A 52% response rate is a dream response considering that many rheumatoid arthritis drugs do not reach a 30% response rate.

So why is this clinical trial not being replicated? Why is this not considered evidence based by the same country that published the so called evidence-based diagnosis and management?
This study did not have a control group and it was not blinded, so the results are meaningless except to give clues. The response rate does not have any relation to drugs used for other illnesses, because approved drugs for other illnesses will have been tested using rigorous trial methodologies. My memory is useless but I thought they had followed up this Valgancyclovir (or similar drug) research using a proper methodology (i.e. blinded and with a control group) and had very disappointing results. The next step was to try to identify a subgroup who might respond, because the overall response was not good enough. That's why it's not been approved as a treatment. But I am going from memory, so I'm happy to be corrected.
 

MeSci

ME/CFS since 1995; activity level 6?
Messages
8,231
Location
Cornwall, UK
Re @SOC asking why ME/CFS patients are demanding evidence for high success rates before they will try a treatment, this isn't the impression I get. Many many patients have tried, and are trying, multiple treatments - often out of desperation, and often at great cost to themselves in both financial terms and health/energy terms, without demanding much evidence at all. Sometimes the treatments have helped. Sometimes they have helped at first, but then the effects have declined and/or disappeared. The same seems to occur with everything we try, at least in many people. It probably includes pacing.
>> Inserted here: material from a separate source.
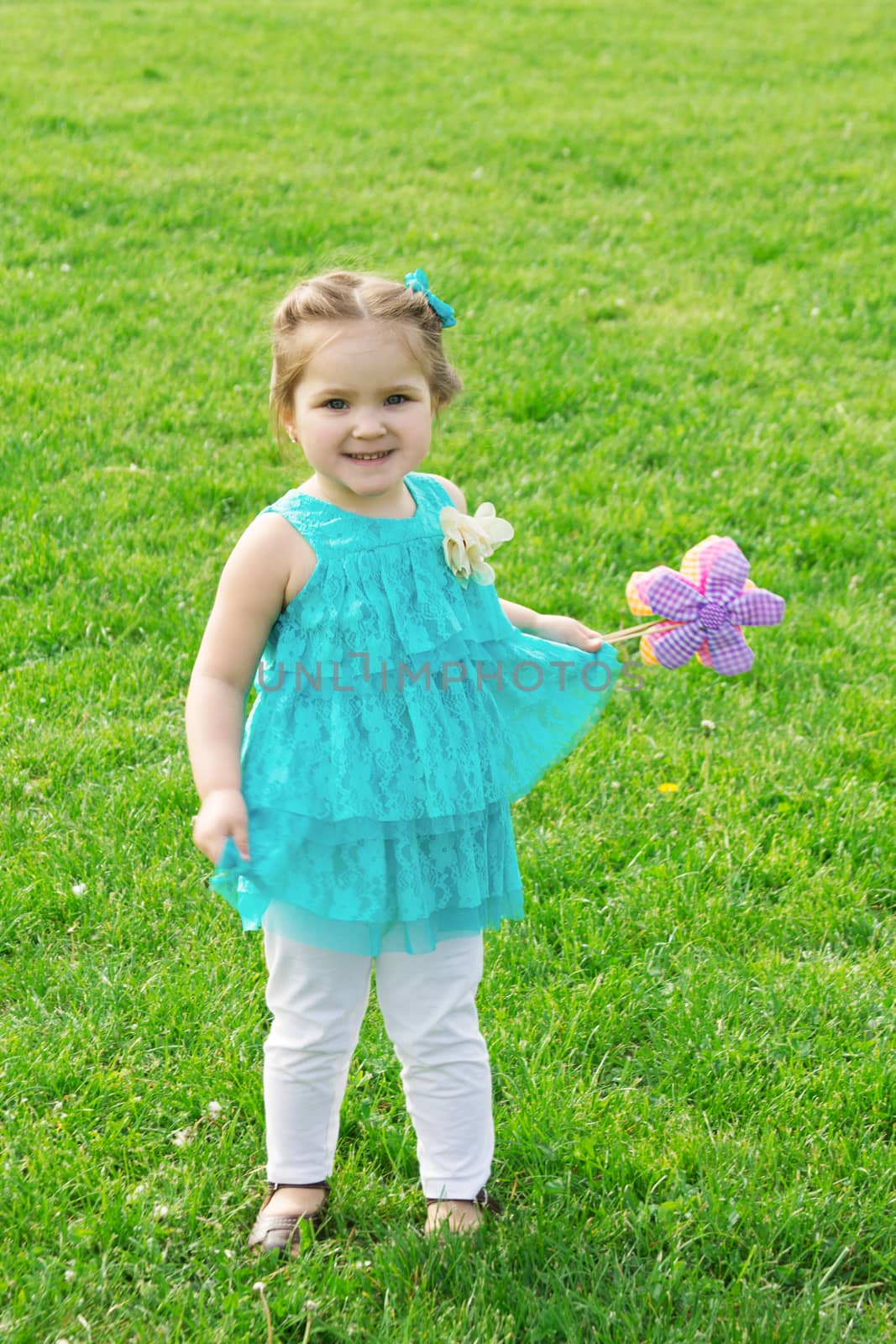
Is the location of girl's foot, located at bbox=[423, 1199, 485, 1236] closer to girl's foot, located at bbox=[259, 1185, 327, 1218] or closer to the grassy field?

I've remembered two aspects of my ME 'life' where pacing (I think) has made a very clear, long-term difference. In the mid-1990s I sometimes crumpled to the floor, devoid of strength and energy. That has not happened for a long time now, presumably thanks to pacing. In the mid-1990s-early 2000s I sometimes had to go upstairs on my hands and knees, and come down on my backside. That almost never happens now. In fact, in the last couple of years I have often been able to go up and down stairs and steps even without my walking stick. (OTOH using the stick when I need to can perhaps be included as a pacing aid.)

In the 1990s-2000s I thought that I might have to move into a bungalow, get a stairlift and/or start using a wheelchair and/or mobility scooter. These are no longer things that I am considering, apart from possibly a scooter for occasional use (if I could afford it).

I would call those definite improvements in functionality, and I put them down largely to pacing. I haven't taken any medication for my ME, other than supplements, and have been ill for 20 years.

I rarely get obvious or severe PEM now, other than mildish ones like temporary declines in sleep quantity/quality, polyuria, diarrhoea, tiredness, brain fog and weakness, but feel well quite a lot of the time - more than before, I think.

The main improvement that has eluded me is energy, although I do have spells of feeling quite energetic and being able to do quite a lot, sometimes for days in a row. Then several days of being tired and weak - but not ill.

Still not well enough to be able to do a full-time job outside the home, but I'm on the verge of being a state pensioner now!